(Task material)

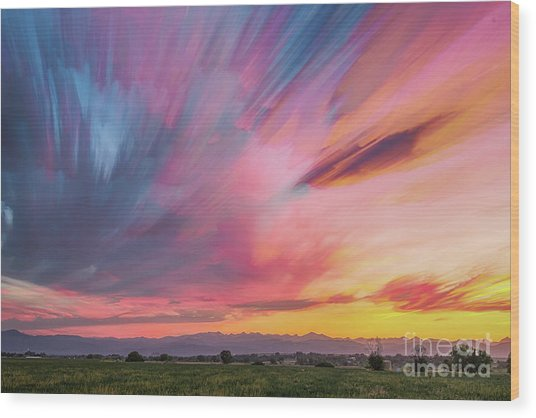 Colorado Front Range Crazy Sunset Timed Stack Wood Print by James BO Insogna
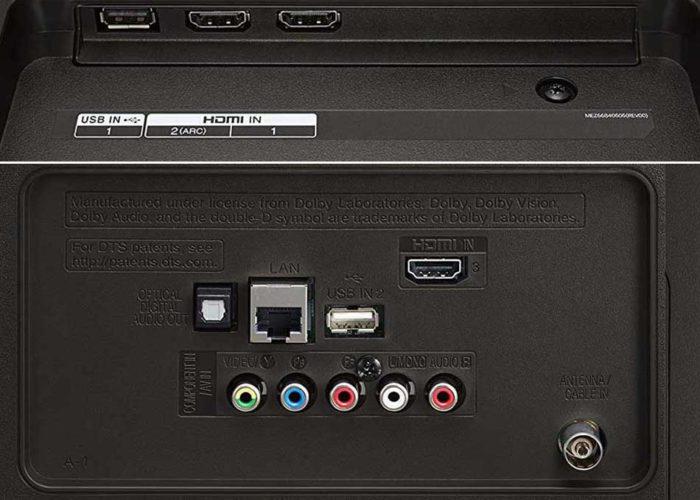 LG UK6470 интерфейсы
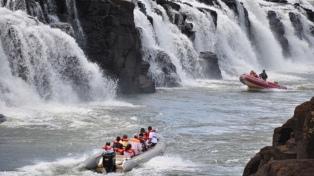 Ecoturismo regional, la gran propuesta del Litoral para conquistar al turista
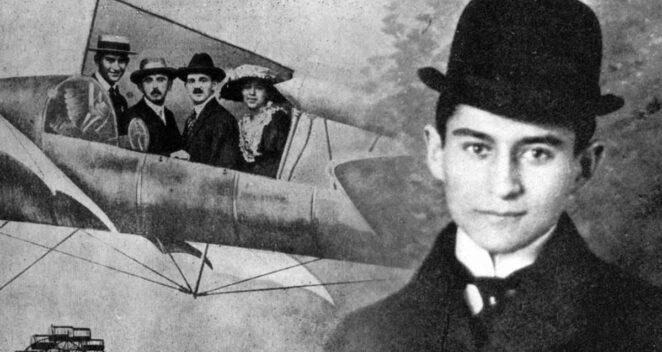 Franz Kafka Hayatı Eserleri
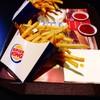 รูปร้าน Burger King เชียงใหม่ ประตูท่าแพ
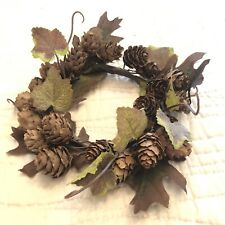 Farmhouse Primitive Thanksgiving Candle Ring Holder Pinecone Wreath Christmas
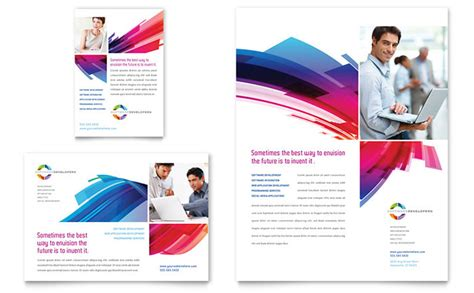 pdf flyer template software solutions flyer ad template design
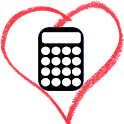 Chat Up Love Calculator logo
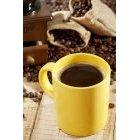 커피 634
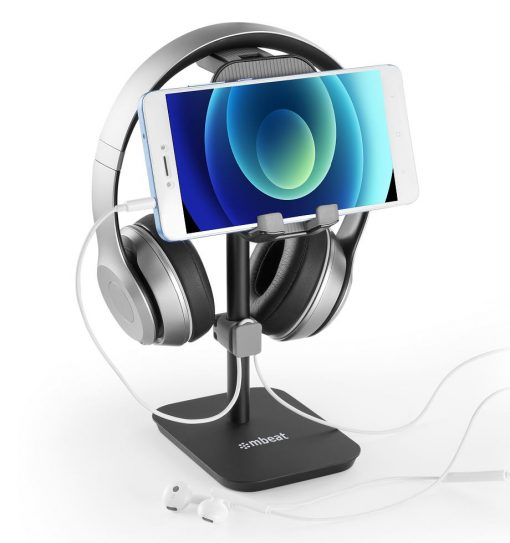 MB-STD-S3BLK-mbeat®  Stage S3 2-in-1 Headphone and Tiltable Phone Holder Stand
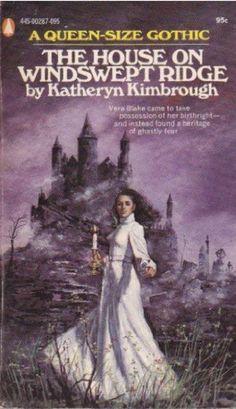 House of Windswept Ridge Horror Books, Horror Comics, Gothic Books, Spooky House, Queen Love, Vintage Gothic, Romance Novels, Cover Art, Pop Art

(End Task material)

What is expected:
Once the pictures are set aside, repeat the remaining data word for word.

Response:
 Colorado Front Range Crazy Sunset Timed Stack Wood Print by James BO Insogna
 LG UK6470 интерфейсы
 Ecoturismo regional, la gran propuesta del Litoral para conquistar al turista
 Franz Kafka Hayatı Eserleri
 รูปร้าน Burger King เชียงใหม่ ประตูท่าแพ
 Farmhouse Primitive Thanksgiving Candle Ring Holder Pinecone Wreath Christmas
 pdf flyer template software solutions flyer ad template design
 Chat Up Love Calculator logo
 커피 634
 MB-STD-S3BLK-mbeat®  Stage S3 2-in-1 Headphone and Tiltable Phone Holder Stand
 House of Windswept Ridge Horror Books, Horror Comics, Gothic Books, Spooky House, Queen Love, Vintage Gothic, Romance Novels, Cover Art, Pop Art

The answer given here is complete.